Foreign Partnerships Demand Offshore Structure
Japan’s JERA acquired 22% of Summit Power International for $330 million during 2019, but the transaction required Singapore’s corporate governance framework. “If SPI were to remain completely within Bangladesh, it wouldn’t have been so easy or straightforward for JERA to obtain their approvals to invest,” Wu Yan Bin explains. Japanese utility regulations favor established regulatory jurisdictions over emerging market exposures.
General Electric’s partnership structure illustrates technology transfer economics. Beyond turbine supply, GE holds 20% equity stakes across multiple Summit projects with 22-year maintenance commitments—risk allocation that domestic financing rarely supports. Manufacturer-operator alignment creates operational efficiencies while sharing long-term performance risks.
Mitsubishi Corporation’s involvement with Summit’s LNG infrastructure followed identical logic. Floating storage and regasification units require specialized technical knowledge and substantial capital commitments that Singapore’s regulatory environment made feasible for Japanese partners.
Due Diligence as Competitive Barrier
International project finance imposes oversight requirements that function as quality controls. “To pay an invoice to a contractor, this has to be certified by the lender’s technical advisor that indeed those milestones have been met before lenders are even willing to disperse funds,” Wu Yan Bin details. Such mechanisms distinguish Summit Group from domestic competitors operating under less stringent financial supervision.
Dividend distributions follow “cash flow waterfall” structures where debt service and coverage ratios must be satisfied before shareholder returns. Bangladesh Bank approval governs foreign currency remittances, adding regulatory layers that create transparency standards exceeding typical local practices.
Compliance costs appear burdensome but generate credibility premiums with international lenders. Access to lower-cost capital more than compensates for additional oversight expenses—a trade-off that purely domestic competitors cannot evaluate.
Market Transformation Through Capital Efficiency
Bangladesh’s electrification rate increased from 20% during 1997 to near-universal access today. Founder Muhammed Aziz Khan attributes such transformation partly to competitive electricity pricing that made grid expansion economically viable. “We had to move from an agrarian society to an industrial society and electricity is a fundamental requirement for that,” Aziz Khan explains.
Summit’s financing advantage creates sustained market leadership. While competitors using 14% Taka financing face escalating capital costs, US dollar funding provides currency stability and predictable debt service that enables long-term capacity planning.

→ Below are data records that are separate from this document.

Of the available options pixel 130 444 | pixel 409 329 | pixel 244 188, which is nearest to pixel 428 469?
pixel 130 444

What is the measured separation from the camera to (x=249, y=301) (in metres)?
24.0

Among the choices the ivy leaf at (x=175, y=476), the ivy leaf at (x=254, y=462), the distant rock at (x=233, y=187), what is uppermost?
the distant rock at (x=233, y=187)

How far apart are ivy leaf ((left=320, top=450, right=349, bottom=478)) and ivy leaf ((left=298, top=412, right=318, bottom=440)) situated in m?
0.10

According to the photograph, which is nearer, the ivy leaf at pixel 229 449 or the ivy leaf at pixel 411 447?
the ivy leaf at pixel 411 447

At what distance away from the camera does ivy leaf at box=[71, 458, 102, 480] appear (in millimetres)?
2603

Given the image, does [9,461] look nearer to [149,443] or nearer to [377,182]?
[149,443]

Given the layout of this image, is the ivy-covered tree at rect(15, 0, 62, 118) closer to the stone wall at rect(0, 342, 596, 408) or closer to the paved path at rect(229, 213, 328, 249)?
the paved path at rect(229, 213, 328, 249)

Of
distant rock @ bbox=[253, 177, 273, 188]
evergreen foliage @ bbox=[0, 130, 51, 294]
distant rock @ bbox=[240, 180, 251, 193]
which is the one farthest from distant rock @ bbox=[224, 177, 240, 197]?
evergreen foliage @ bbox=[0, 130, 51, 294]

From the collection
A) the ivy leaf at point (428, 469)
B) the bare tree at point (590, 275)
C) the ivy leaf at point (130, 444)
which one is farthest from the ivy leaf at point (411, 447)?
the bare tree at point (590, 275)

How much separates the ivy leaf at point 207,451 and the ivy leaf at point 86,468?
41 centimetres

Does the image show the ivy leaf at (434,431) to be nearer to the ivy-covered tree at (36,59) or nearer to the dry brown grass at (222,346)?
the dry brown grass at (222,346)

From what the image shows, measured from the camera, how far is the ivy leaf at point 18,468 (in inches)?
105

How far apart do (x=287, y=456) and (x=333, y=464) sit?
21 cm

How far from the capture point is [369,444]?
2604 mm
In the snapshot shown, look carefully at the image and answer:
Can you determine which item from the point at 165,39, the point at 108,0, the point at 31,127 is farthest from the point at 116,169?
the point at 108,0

Ayesha Khan frames the structural challenge: “What Bangladesh has is a lot of opportunities and a lot of growth. But what it lacks is governance and what it lacks is a mature financial market, both of which are very much necessary to do long-term infrastructure projects.” Summit’s Singapore incorporation bridges this gap through regulatory arbitrage.
Capital efficiency optimization remains central to operations. “We need to continuously work on decreasing our weighted average cost of capital. Our aim is to bring our weighted average cost of capital down. That is what makes it possible to provide a low price for electricity,” Khan emphasizes.
Summit Group’s corporate restructuring proved that developing market infrastructure companies could transcend domestic capital constraints via sophisticated jurisdictional planning. Economic benefits—measured by hundreds of millions from foreign investment and sustained tariff competitiveness—validate Aziz Khan’s execution of complex cross-border financial engineering.